Il vostro è un progetto di giovani che parla ai giovani, quale impronta volete lasciare nel vostro territorio?
“I due beni che gestiamo nel quartiere Sanità sono stati affidati all’APS #Opportunity ed il progetto, che ha incluso il nostro gruppo sin dall’inizio, da cui siamo partiti è stato restituire ai cittadini un posto che fosse di tutti. Sfida vinta al punto che oggi i due beni sono un presidio culturale trasversale per il quartiere. Negli anni infatti, tra le altre cose, abbiamo realizzato il primo Vicolo della Cultura in Italia con le edicole culturali, abbiamo tenuto corsi di teatro e scenografia teatrale per più di 30 bambini, organizzato corsi di favole, sportello di ascolto per i cittadini, assistenza legale; abbiamo dato vita al format ‘A voce d’’o vico, una rassegna di teatro e musica dai balconi dei due locali che ha visto recitare e cantare i nostri bambini al fianco di esponenti della cultura italiana; i bambini del nostro laboratorio teatrale sono diventati un bacino per i casting napoletani al punto da girare film e serie tv con Mario Martone e per la Rai, ad esempio. Lo stesso vicolo ha subito una trasformazione incredibile grazie alle opere di Street art e ad oggi siamo al lavoro per renderlo ancora più bello”.
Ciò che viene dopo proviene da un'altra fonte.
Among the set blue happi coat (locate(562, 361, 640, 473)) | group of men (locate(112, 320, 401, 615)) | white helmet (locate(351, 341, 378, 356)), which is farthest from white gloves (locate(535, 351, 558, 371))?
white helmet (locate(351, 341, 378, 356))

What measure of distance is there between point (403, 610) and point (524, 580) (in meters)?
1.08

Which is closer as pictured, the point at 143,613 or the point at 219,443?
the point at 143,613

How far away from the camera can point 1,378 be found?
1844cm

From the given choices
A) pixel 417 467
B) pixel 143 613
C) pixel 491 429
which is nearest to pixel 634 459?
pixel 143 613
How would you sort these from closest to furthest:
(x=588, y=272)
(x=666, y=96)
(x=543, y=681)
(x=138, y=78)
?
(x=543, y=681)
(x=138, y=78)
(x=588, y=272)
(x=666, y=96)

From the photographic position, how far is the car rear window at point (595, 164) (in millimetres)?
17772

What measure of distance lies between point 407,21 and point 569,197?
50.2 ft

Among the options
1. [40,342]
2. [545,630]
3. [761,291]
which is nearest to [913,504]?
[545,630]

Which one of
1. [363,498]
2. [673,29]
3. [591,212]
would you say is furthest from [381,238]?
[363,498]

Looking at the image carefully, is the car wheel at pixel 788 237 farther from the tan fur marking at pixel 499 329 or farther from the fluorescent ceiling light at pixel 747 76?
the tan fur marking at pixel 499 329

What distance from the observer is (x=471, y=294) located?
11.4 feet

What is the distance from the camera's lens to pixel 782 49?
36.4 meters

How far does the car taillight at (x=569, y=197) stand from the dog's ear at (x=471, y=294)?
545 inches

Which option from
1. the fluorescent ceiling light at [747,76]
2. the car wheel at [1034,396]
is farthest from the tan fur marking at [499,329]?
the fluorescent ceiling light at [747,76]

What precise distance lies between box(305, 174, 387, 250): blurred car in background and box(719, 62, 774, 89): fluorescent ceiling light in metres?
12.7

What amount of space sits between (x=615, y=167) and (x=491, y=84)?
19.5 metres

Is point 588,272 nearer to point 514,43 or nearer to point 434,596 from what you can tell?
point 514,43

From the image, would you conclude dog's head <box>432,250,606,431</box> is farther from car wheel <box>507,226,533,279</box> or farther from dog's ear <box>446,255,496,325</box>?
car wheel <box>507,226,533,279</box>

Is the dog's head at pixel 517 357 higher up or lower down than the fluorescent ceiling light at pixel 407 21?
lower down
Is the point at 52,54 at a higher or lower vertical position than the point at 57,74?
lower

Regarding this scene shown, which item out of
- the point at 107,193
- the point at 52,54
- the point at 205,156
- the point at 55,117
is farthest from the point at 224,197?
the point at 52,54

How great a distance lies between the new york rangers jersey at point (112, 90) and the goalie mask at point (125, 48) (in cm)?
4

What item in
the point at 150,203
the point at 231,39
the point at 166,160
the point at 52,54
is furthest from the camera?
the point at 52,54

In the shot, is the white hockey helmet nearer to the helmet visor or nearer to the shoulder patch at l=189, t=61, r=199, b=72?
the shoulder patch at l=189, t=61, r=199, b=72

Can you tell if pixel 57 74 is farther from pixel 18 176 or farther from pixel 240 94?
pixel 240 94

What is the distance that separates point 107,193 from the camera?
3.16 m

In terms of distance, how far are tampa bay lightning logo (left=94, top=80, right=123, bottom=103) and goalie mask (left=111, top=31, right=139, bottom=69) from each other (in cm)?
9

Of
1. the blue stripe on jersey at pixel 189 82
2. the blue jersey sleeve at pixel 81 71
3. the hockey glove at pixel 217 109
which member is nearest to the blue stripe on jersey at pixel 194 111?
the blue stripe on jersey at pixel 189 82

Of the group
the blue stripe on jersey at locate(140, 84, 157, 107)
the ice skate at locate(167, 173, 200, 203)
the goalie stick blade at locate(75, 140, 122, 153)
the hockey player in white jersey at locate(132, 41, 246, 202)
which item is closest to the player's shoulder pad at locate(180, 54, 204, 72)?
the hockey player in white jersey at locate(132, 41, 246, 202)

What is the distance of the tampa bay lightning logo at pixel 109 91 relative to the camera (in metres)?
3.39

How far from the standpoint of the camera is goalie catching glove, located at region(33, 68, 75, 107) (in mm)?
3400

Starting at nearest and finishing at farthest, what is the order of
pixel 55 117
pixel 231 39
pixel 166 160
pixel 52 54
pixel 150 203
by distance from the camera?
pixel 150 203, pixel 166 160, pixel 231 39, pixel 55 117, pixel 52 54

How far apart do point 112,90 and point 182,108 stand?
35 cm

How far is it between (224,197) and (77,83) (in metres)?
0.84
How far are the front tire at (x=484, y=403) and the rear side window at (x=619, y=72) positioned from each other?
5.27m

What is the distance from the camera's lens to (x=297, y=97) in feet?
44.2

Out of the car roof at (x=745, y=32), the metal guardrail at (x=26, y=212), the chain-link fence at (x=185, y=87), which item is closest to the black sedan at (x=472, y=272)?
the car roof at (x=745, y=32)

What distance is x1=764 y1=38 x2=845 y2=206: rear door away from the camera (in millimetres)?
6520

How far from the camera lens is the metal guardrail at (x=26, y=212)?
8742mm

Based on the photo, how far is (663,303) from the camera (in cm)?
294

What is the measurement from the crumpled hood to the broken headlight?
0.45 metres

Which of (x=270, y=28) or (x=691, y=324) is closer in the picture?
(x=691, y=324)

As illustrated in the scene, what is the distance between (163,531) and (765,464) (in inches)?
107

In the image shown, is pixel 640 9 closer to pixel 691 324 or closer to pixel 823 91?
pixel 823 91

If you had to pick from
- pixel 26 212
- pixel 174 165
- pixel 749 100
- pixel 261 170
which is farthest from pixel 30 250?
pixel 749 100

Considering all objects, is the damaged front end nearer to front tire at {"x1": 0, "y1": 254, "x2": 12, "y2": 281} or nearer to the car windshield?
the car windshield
Un’associazione che guarda anche e soprattutto all’infanzia?
“Il sogno più grande è quello che un giorno questi stessi bambini, figli del quartiere, possano prendere il nostro posto. Il sogno è di poter vedere i bambini del territorio gestire quei luoghi e portare avanti attività culturali e sociali riappropriandosi del proprio territorio senza essere costretti a fuggire (nel migliore dei casi). Questa è l’impronta che desideriamo lasciare: condivisione, apertura, fiducia, rispetto, arte. Un piccolo seme di speranza è stato il nostro progetto D.A.D. – Dimenticati A Distanza, un format in cui i bambini del nostro corso di teatro intervistano su piattaforma digitale un esponente della cultura italiana. Un’intervista in cui il concetto di dimenticato è messo al centro. Un bambino (dimenticato) intervista un artista (dimenticato) per parlare dei dimenticati. È stato un progetto nato dalla necessità di non perdere il contatto con i bambini nonostante l’impossibilità di fare attività dal vivo. Non è stato semplice. La maggior parte dei bambini li abbiamo ritrovati peggiorati: i problemi che avevano prima del corso di teatro sono riaffiorati e in certi casi si sono amplificati per via dello sconfinamento sanitario. È stato doloroso per noi guardare in faccia la realtà: bisogna ricominciare da capo. A D.A.D. hanno partecipato tanti artisti di rilievo come Sonia Bergamasco, Lino Guanciale, Marco D’Amore, Giobbe Covatta, Teresa Ciabatti e tanti altri. La storia più bella di questo progetto è stata quella di Marco che ha intervistato Federica Fracassi. Dopo l’intervista (non appena è stato possibile) Federica ha invitato a sue spese Marco a Torino per vedere un suo spettacolo in scena allo Stabile di Torino. Così Marco si è messo sul treno ed è stato ospite di Federica che gli ha fatto fare un tour accelerato per tutta la città”.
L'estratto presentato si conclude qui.